You are viewing a plain text version of this content. The canonical link for it is here.
Posted to dev@poi.apache.org by Jörn Franke <jo...@gmail.com> on 2018/10/19 19:57:06 UTC

Re: Using StAX parser for .xlsx files

thanks a lot to all comments. I updated the hadoopoffice library to include
also Stax parsing. In a later stage I will also add reading comments.

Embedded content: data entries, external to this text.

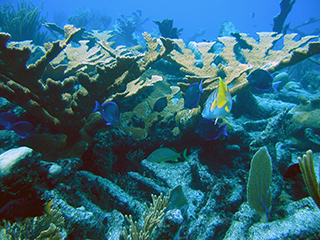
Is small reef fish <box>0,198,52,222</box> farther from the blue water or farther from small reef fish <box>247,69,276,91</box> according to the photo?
the blue water

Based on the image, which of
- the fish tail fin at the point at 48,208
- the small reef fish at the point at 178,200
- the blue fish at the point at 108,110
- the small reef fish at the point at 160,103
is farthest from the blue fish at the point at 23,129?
the small reef fish at the point at 178,200

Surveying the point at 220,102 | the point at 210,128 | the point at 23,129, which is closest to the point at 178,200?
the point at 210,128

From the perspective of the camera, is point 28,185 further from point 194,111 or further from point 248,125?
point 248,125

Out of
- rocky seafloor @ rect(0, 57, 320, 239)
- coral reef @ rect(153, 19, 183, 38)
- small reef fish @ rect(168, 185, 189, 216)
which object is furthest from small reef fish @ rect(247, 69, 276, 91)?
coral reef @ rect(153, 19, 183, 38)

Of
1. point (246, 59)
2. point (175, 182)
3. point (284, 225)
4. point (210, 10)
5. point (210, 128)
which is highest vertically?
point (210, 10)

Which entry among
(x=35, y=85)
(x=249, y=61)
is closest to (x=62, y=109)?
(x=35, y=85)

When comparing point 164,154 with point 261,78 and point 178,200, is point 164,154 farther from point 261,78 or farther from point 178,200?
point 261,78

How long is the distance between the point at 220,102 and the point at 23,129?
→ 8.31 ft

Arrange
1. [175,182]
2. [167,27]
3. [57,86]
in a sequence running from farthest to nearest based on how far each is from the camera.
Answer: [167,27]
[175,182]
[57,86]

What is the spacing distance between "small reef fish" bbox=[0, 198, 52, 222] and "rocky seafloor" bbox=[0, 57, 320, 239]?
0.07 meters

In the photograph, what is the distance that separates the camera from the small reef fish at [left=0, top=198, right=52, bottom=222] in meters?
1.28

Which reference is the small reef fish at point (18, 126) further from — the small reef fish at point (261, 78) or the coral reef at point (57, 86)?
the small reef fish at point (261, 78)

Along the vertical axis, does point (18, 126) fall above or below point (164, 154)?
above

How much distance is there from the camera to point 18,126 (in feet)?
6.75
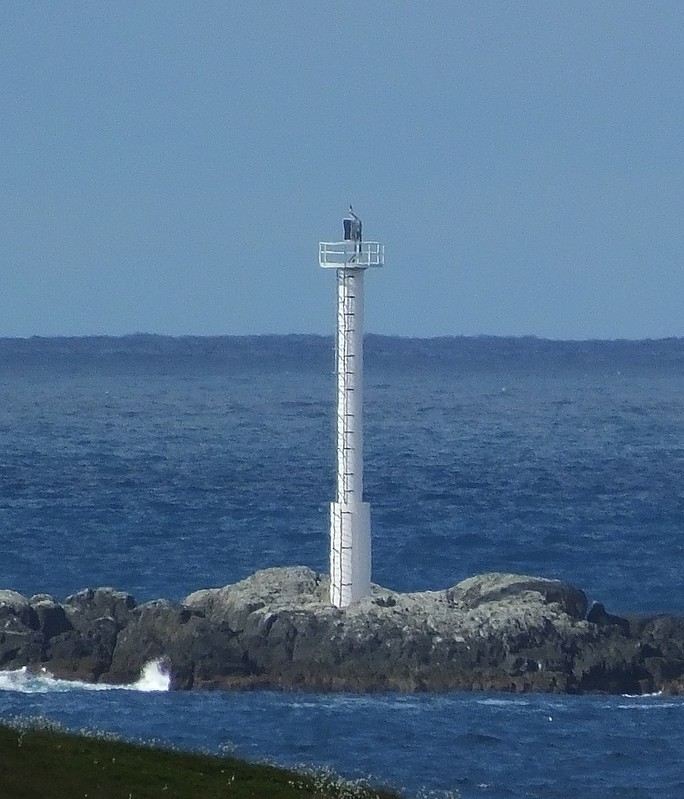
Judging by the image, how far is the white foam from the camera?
3481 cm

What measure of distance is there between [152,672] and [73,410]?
250 feet

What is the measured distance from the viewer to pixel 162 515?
61.7 meters

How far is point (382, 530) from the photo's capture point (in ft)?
186

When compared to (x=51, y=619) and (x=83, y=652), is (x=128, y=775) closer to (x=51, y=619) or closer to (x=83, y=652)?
(x=83, y=652)

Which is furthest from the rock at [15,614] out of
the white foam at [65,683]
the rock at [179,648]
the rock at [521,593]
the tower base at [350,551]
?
the rock at [521,593]

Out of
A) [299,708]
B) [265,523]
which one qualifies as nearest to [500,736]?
[299,708]

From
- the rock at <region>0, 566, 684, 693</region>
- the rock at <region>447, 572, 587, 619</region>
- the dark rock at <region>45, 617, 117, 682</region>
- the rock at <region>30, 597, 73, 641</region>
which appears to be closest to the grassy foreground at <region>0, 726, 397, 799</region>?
the rock at <region>0, 566, 684, 693</region>

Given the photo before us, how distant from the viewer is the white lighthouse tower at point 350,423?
36094mm

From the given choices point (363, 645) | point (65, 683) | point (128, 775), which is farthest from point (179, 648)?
point (128, 775)

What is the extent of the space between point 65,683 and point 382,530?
22414 mm

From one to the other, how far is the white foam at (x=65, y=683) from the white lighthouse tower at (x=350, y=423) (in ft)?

On Fri, May 18, 2018 at 11:37 PM Jörn Franke <jo...@gmail.com> wrote:

> Hi,
>
> I wonder if someone has already used successfully the StAX parser with
> .xlsx files (ie instead of an event driven push model a pull model, cf.
> https://docs.oracle.com/javase/tutorial/jaxp/stax/why.html).
>
> Reason that I ask is that on Big Data platforms (for which we implemented
> the HadoopOffice library powered by Apache POI, cf.
> https://github.com/ZuInnoTe/hadoopoffice) the event driven model causes a
> lot of memory overhead, because virtually all Big Data platforms implement
> a pull model, which means if I use the push model provided by the event API
> then I need to load the full content in memory to make it available as a
> pull model, since those platforms are not event driven.
>
> I found the StaxHelper class, but I have little idea how it can be used
> within Apache POI:
> https://poi.apache.org/apidocs/org/apache/poi/util/StaxHelper.html
>
>
> The main goal is to have a light weight approach as proposed by the
> current POI event push model for reading .xlsx files (
> https://poi.apache.org/spreadsheet/how-to.html#xssf_sax_api) , but in
> form of a pull model, e.g. as illustrated in the following pseudo code:
>
> XMLInputFactory xmlif;
>
> XSSFReader.SheetIterator iter;
> InputStream currentInputStream;
>
> XMLStreamReader xmlr;
>
>
> /* function called once at the start of processing */
> public void init() {
> r = new XSSFReader( pkg );
> ReadOnlySharedStringsTable strings = new ReadOnlySharedStringsTable(pkg);
> // inputstream sheet iterator
>  iter = (XSSFReader.SheetIterator)r.getSheetsData();
> // XML factory to create Stax Parser
>
> xmlif = XMLInputFactory.newInstance();
>
> }
>
>
> /** the following method is called by the Big Data platform (Flink, Spark,
> Hadoop, Hive etc.) do get the next row without reading the full file in
> memory as in the DOM or SAX (Push) model
> returns null if no further record exist, otherwise sets the current cell
> content as String
> **/
> public String getNextRow() {
> // check if we have data to read
> if ((xmlr==null) || xmlr.hasNext()==false) {
>   if (!iter.hasNext()) {
>      return null;
> } else {
> // read sheet into stax parser
>
> xmlr=xmlif.createXMLStreamReader(iter.next());
>
> }
> // read the data from stax
>  //
> return xmlr.getText(); // just an example, in fact i need to check for a c
> tag, check its type, if it is string then check the string table, otherwise
> convert the numeric to a data or indeed a number
> }
>
> Any pitfalls with this approach? I assume I need to link the sharedstring
> table somehow to the cell tag (I can derive probably from the source code
> of the event API how to do this).
> Formula evaluation is not of so much importance for this currently (the
> HadoopOffice library offers for formula evaluation to load the full file in
> memory).
> Of course still the full sharedstringtable needs to be loaded in memory,
> but I expect for the data to have a very small sharedstring table and/or
> use of numerics.
>
> Has anyone used the StAX API together with .xlsx files with POI?
>
>
> Thank you.
>
> best regards
>